Las llamas ardían intensas cuando debatieron el asunto de la espantada y la caída del extranjero al suelo. Cada cual dio su parecer, pero todos coincidieron en que era más que provechoso atender las indicaciones de las bestias.
  Los animales son perceptivos y siempre andan en profundo silencio, eso los convierte en sabios indefensos. Además, ya se sabe que este sitio es mío; y yo no permito que nadie pase por algunos lugares aunque pida permiso.
La casa de los muleros es hogar sencillo, de barro blanqueado y techo de barro, allí sus mujeres esperan el regreso pacientemente y manejan el dinero que ellos traen desde lejos. Ellas les proporcionaron un charqui y una bolsa de higos para cada uno. De esa porción le compartieron al extranjero para que no se quede mirando, porque, a poco saber de campo, no ha traído más que sus aparatos para escudriñar la tierra. Uno de ellos apagó el fuego con un puñado de tierra y dieron por cerrado el conversatorio.

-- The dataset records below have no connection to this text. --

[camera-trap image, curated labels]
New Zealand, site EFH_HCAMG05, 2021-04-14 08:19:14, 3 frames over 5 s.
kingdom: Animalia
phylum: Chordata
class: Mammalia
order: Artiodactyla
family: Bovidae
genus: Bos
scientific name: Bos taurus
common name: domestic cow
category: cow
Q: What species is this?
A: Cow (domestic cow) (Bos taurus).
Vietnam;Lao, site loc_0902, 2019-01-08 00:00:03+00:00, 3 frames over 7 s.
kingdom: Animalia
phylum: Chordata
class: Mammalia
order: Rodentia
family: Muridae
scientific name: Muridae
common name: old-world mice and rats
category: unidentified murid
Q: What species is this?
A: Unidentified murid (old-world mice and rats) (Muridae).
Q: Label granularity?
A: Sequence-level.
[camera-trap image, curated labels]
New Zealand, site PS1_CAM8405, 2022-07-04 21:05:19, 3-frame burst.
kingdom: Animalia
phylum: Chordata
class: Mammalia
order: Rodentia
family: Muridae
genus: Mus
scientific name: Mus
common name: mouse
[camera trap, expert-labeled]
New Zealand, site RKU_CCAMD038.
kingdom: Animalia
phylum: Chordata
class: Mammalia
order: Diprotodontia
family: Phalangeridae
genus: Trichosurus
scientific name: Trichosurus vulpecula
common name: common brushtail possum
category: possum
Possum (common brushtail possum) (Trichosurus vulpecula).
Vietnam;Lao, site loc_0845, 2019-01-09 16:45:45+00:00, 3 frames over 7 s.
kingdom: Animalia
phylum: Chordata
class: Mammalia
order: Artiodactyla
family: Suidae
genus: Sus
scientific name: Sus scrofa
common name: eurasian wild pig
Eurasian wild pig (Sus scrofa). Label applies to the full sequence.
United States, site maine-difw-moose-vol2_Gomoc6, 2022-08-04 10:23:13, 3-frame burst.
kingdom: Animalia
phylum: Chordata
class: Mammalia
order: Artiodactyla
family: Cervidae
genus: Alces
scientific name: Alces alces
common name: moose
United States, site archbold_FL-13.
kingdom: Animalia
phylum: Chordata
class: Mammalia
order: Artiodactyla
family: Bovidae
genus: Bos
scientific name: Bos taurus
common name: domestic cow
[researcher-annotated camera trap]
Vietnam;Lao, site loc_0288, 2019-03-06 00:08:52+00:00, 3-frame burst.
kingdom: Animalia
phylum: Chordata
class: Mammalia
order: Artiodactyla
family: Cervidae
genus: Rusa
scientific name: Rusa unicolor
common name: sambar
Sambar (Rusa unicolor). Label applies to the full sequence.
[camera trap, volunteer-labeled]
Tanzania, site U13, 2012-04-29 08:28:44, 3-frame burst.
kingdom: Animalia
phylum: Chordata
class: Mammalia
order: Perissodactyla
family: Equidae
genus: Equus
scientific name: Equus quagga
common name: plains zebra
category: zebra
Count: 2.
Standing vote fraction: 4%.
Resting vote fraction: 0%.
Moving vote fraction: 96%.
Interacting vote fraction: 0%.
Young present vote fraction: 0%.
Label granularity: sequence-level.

Los pellones les sirvieron de almohadas y las mantas de sustento contra la helada que a la madrugada caería indefectible. El sol los despertó a todos de un solo rayo. Prepararon el desayuno y con parsimoniosos movimientos fueron acomodando una a una las pertenencias. Uno de ellos se agregó tarea e hizo la parte del extranjero por no juzgarlo diestro para la tarea del aparejo.
La partida casi no se notó de silenciosa que se hizo. El destino es tozudo, esta vez el extranjero volvió a trasponer el paso apuradamente. Los muleros le advirtieron en la conversación de la noche que eso no podía hacerlo bajo apercibimiento. Nuevamente se burló del saber de los animales y no atendió la esquivada de la bestia que venía al galope. Don Ruarte lo miró firmemente y le cedió la delantera del grupo.
La tarde de ese día me encontró cansada como el día del desvanecimiento sobre el tesoro. En una aparición dancé un baile ritual de antigua costumbre y en un descuido le jalé la vida al extranjero y la metí adentro. Los muleros siguieron camino porque tenían el viaje pago. Me  dejaron el encargo porque las mulas no saben desistir de su yugo.
Por fin se divisa el vehículo que viene a buscar al fenecido. Debo retirarme a custodiar el oro de nuestros antepasados.